Patients who inactivate isoniazid slowly are at a higher risk of developing neuropathy than those who metabolize it rapidly (Nussbaum et al., 2007). On the other hand, fast acetylators may not maintain adequate drug levels throughout the week. Thus, the protocol for isoniazid therapy may not consider these genetic variations.
How nutrition can impact this health issue positively and negatively
Proper nutrition is critical in the management of diabetes, a metabolic disorder that is diagnosed when fasting plasma glucose (FPG) level is ≥ 7.0 mmol/L (Evert et al., 2013). Specialized nutritional therapy is required for better glycemic control. Evert et al. (2017) further note that “vegetables, fruits, and whole grains” are recommended over sugars as carbohydrate sources for improved health (p. 3822). Additionally, self-monitoring starch intake has a positive impact on glycemic control by lowering caloric consumption. The use of nonnutritive sweeteners (NNSs) also has the same effect.
On the other hand, an intake of sweetened beverages, including fructose- or sucrose-loaded drinks can impact negatively on one’s cardiometabolic profile (Franz, 2016). High fructose consumption increases the risk of weight gain and insulin resistance (Franz, 2016). Therefore, adherence to the recommended nutritional regimen is critical in diabetes control.

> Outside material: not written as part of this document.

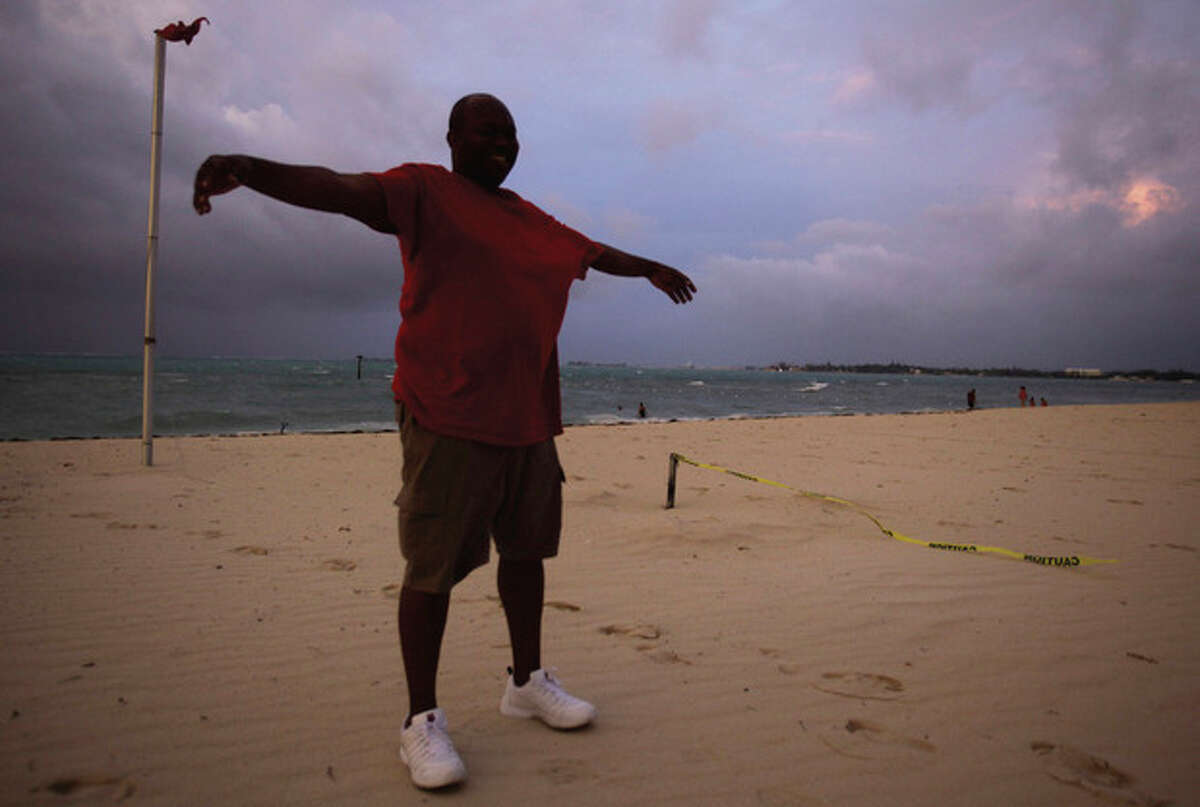 Kenny Mondesir of Nassau stands against the force of wind felt from the effects of Hurricane Irene in Nassau, on New Providence Island in the Bahamas, Wednesday, Aug. 24, 2011. Hubert Ingraham, the prime minister of the Bahamas said Hurricane Irene has caused isolated damage on its march up the island chain but so far no deaths or injuries. (AP Photo/Lynne Sladky)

The genetic and environmental influences on the malnutrition disorder
Obesity is a prevalent disorder of malnutrition. It is characterized by an elevated body mass index (BMI). Various risk factors are implicated in its causation. The main causes are a high intake of calorie- and fat-rich food and reduced physical activity (World Health Organization [WHO], 2017). These factors are environmental in nature. Syndromic obesity is known to have a genetic basis. Prader-Willi syndrome (PWS) is associated with heritable chromosomal defects that affect the loci involved in food intake regulation (Seibert, 2014).
Obesity poses a significant threat to the public health system. According to recent WHO (2017) estimates, the global prevalence rate of this condition is 13%. The criteria for testing or diagnosing obesity involve a body mass index of ≥ 30 kg/m2 (WHO, 2017). Treatment options include weight-loss strategies (diet and exercise), pharmacotherapy, and bariatric surgery. The prognosis of obesity entails an increasing waistline and health complications, including cardiovascular diseases and diabetes.
How genetic and genomics can play a role in a demand for new health services and how it may impact health care expenditures in the aging population
Genetics and genomics are changing the healthcare landscape. The demand for personalized medicine in disease diagnosis and management following the conclusion of the human genome project is growing due to the realization that most conditions have a genetic basis (Seibert, 2014). Diagnosis will increasingly focus on identifying disease genes. Genetic testing and counseling will improve early detection and prevention of chronic conditions, such as cancers and birth defects.
Genetics and genomics could also increase healthcare expenditures, especially in the aging population. Insurance premiums that are based on age-specific survival are likely to rise if adults test positive for predisposing alleles (Nussbaum et al., 2007). For example, people with BRCA1 mutations that are associated with a high breast cancer risk may be required to pay more for individual health plans.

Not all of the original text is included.